Chris Davis Bounces Back to Replacement Level

Chris Davis has always seemed unique.  Early in his career, Davis was Cuban National Series Pedro Cerano in AAA and MLB Pedro Cerano without a proper sacrifice (see Major League).  In other words, once off speed pitching reached a certain level of precision and movement, Davis was dead in the water.  The difference between a solid .300 hitter and a sub .200 bat was an amazing study in how his contact tool was on a threshold with a deep dropoff.

Occupying that threshold contact performance always made him seem like a player who should not be completely depended on.  It was a signing I was fully against because the outcome seemed so likely to fail and fail spectacularly, but not like this.  His performance this year was foreseeable, but not so soon.  I ran a comp model a couple months before he signed when Peter Angelos made his second public remark about the need to re-sign Davis.  The model thought there was a 15% chance he would be worth less than 0.9 bWAR in 2018.  His -2.0 bWAR so far this year was not seen to be possible until around 2022.
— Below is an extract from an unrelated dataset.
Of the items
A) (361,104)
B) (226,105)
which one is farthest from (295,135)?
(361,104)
In fact, no reasonable person or model would have thought that Davis' performance was possible.  From a historical sense, few players have been as terrible as he has this year.  On a practical sense, in situations where a player performed as poorly as Davis, said player would cease playing.  The Orioles keep trotting Davis out into the field and largely out of desperation with such a heavy salary on his shoulders.
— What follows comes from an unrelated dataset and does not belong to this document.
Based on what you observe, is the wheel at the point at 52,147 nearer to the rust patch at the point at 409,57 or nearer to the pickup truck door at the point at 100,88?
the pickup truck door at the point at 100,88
Back in July, I wrote about Davis' undesirable quest to become the worst baseball player in history.  I put forward three potential second half outcomes:

  • Optimistic Outcome - 204/293/406, This level of performance is fairly poor and would net Davis a 0.1 fWAR outcome for the rest of the season.  This is replacement level.  This is not what you want from a player and definitely not what you want for a player who has four more seasons to go on his contract.
  • Davis 2.0 - 191/253/456, This is the line Davis put up once he got back from Buck's vacation from June 22nd to July 13th. That flip in OBP to SLG actually caused a significant decrease in fWAR.
  • Pre-June 22nd Davis - 150/227/227, Davis performing as he did in the first part of the season would have put him in contention for the worst season in the history of professional baseball in a major league.
In the time since the article, Davis has slashed 164/292/418.  This is the optimistic outcome, being a replacement level player.  If Davis is able to continue on this path, then he will no longer be in contention for the worst season ever.  Instead, he looks to settle in around -2 fWAR and have roughly the 30th worst 100 game or more season in a major league season out of about 18,000 seasons.

2 comments:

Rob said...

I just can't figure out why Showalter insists on batting him so high up in the lineup...

Unknown said...

So, any thoughts on his prospects for not being the worst first baseman in baseball next year? Through the rebuild?